Why does this regex take so long to find email addresses in specific files?

Question

Why does this regex take so long to find email addresses in specific files?

I have a regex that looks for email addresses (this was taken from another SO message that I cannot find and was checked on all types of email configurations ... changing this is not quite my question ... but understand if this is the main reason):

/[a-z0-9_\-\+] +@ [a-z0-9\-]+\.([az]{2,3})(?:\.[az]{2})?/i

I am using preg_match_all () in PHP.

This works fine for 99.99 ...% of the files that I look at and takes about 5 ms, but sometimes takes a couple of minutes. These files are larger than the average web page of about 300 thousand, but much larger files are usually processed normally. The only thing I can find in the contents of the file that stands out is a string of thousands of consecutive "random" alphanumeric characters, such as:

 wEPDwUKMTk0ODI3Nzk5MQ9kFgICAw9kFgYCAQ8WAh4H...
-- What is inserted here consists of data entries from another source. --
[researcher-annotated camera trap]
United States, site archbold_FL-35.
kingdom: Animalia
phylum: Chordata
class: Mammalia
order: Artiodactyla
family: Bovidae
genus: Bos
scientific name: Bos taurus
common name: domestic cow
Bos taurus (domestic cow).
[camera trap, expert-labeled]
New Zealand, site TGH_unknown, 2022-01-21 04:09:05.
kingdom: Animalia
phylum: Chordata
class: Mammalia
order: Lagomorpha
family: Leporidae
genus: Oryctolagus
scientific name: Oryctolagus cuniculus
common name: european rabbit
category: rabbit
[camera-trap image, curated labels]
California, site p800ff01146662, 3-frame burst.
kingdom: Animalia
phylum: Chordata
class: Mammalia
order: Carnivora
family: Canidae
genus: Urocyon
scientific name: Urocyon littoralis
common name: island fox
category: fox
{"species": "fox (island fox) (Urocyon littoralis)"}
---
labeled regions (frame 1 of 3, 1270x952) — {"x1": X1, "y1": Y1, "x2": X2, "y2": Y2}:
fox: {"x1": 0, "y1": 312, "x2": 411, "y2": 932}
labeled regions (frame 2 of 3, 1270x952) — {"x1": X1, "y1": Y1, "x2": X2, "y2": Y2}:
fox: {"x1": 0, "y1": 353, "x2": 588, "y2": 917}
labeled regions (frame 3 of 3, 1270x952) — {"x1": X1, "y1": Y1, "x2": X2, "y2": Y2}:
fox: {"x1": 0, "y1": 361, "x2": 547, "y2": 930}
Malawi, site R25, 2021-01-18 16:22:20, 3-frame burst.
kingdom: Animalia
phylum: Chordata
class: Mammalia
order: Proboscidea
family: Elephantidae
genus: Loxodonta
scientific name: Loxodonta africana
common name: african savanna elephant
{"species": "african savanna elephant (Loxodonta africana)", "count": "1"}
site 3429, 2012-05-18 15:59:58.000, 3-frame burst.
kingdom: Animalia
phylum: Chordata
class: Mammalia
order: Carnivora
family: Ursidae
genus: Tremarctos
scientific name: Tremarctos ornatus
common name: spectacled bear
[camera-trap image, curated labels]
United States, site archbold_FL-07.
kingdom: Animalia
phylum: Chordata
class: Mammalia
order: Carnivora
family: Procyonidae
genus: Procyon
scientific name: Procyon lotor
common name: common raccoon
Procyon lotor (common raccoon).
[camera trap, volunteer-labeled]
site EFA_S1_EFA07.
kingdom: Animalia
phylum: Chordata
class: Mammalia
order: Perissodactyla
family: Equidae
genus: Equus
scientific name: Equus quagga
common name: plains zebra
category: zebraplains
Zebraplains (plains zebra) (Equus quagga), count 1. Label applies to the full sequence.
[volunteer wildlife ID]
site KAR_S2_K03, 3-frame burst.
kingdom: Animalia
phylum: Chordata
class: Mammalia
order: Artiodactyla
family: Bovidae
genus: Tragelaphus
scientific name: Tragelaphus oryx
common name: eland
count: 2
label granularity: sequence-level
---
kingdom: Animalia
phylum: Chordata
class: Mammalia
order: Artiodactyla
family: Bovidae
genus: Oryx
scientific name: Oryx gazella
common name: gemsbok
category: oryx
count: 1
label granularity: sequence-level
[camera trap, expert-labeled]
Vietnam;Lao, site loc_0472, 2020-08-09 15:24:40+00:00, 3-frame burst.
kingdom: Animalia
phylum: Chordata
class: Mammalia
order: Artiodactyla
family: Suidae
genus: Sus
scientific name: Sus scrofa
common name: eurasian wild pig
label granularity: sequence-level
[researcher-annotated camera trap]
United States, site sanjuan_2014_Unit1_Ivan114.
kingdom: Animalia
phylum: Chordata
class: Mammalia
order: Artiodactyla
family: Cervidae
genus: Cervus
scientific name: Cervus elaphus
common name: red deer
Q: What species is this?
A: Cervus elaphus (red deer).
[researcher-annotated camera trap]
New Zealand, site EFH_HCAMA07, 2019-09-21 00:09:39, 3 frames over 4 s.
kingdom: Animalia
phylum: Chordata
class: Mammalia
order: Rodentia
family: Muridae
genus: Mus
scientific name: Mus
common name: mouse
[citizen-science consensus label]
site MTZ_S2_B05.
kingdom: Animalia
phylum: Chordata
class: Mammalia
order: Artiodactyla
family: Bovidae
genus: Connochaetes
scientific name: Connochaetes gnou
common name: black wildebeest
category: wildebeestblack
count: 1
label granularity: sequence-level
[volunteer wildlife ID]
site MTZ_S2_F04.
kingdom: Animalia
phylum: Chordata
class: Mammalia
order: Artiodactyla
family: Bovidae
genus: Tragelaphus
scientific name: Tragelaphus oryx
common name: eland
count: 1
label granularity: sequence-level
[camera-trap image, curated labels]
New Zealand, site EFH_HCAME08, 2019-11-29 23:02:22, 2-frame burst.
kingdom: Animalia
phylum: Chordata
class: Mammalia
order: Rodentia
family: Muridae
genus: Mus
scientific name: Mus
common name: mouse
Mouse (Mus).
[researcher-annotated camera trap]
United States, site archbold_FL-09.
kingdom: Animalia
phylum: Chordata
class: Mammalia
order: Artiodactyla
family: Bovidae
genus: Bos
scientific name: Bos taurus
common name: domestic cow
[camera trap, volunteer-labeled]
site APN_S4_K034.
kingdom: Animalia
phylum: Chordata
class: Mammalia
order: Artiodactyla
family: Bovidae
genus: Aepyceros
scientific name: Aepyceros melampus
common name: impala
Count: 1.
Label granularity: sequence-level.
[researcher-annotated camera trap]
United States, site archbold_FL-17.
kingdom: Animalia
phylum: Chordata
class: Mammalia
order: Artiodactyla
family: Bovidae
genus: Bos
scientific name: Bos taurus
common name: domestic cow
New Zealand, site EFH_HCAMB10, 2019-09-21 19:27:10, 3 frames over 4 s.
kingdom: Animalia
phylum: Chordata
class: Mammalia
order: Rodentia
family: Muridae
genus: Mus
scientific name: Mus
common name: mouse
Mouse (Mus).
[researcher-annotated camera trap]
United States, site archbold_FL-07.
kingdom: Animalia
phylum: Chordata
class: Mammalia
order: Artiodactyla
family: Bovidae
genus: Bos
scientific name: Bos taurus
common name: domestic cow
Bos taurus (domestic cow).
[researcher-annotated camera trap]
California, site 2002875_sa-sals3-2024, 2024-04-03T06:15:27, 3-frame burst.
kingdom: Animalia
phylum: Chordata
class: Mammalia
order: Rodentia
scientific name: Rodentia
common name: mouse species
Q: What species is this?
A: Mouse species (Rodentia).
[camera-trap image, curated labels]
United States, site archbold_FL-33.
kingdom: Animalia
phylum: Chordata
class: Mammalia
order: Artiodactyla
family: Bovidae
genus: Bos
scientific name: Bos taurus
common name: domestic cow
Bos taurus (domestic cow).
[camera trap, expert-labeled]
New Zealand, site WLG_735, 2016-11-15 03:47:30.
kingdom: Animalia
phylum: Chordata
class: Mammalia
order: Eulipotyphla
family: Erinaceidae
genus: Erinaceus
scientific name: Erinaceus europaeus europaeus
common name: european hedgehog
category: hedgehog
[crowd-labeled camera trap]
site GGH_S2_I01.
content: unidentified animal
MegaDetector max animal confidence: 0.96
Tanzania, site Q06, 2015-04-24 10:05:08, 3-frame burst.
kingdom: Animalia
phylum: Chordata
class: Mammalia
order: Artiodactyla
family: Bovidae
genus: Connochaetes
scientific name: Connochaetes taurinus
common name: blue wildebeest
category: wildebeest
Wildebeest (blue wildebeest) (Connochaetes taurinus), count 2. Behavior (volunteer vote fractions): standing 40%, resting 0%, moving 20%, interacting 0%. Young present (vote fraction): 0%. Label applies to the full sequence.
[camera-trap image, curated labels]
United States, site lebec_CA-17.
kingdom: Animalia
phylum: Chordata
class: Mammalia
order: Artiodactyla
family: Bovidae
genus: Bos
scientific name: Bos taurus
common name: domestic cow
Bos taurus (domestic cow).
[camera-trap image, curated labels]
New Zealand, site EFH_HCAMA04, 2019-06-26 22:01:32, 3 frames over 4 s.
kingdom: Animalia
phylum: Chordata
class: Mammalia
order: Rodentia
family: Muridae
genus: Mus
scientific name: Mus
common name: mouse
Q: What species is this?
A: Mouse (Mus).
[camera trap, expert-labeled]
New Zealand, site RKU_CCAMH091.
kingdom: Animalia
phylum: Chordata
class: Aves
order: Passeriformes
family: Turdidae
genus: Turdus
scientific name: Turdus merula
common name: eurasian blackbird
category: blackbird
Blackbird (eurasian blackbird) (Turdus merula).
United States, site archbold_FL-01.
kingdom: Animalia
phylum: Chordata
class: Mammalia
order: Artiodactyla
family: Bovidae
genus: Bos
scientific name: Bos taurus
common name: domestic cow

Here are two pages causing the problem. Browse the source to see long lines.

Any thoughts on what causes this?

- FINAL DECISION -

I tested the various regular expressions suggested in the answers. @FailedDev's answer helped and reduced processing time from a few minutes to a few seconds. @ Hakre's answer solved the problem and reduced the processing time to a few hundred milliseconds. Following is the last regex. This is the second sentence of @hakre.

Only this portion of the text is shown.